■ DATASET RECORDS:
============

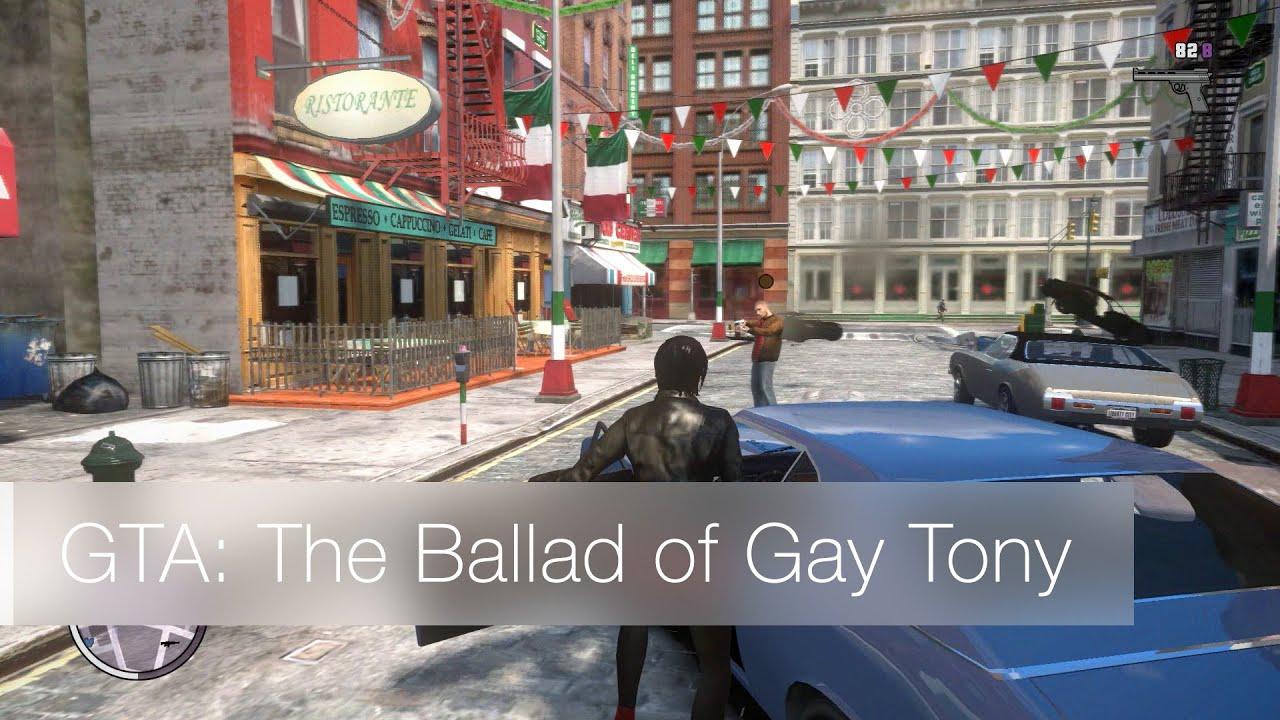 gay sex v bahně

============

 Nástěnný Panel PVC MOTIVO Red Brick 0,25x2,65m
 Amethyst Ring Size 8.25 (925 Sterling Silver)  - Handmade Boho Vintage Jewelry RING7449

============

■ TASK TO CARRY OUT: Above are the records. Print exactly, and only, the lines from the line with "Nástěnný Panel PVC" to the line with "Amethyst Ring Size", both inclusive.

■ RESPONSE:
 Nástěnný Panel PVC MOTIVO Red Brick 0,25x2,65m
 Amethyst Ring Size 8.25 (925 Sterling Silver)  - Handmade Boho Vintage Jewelry RING7449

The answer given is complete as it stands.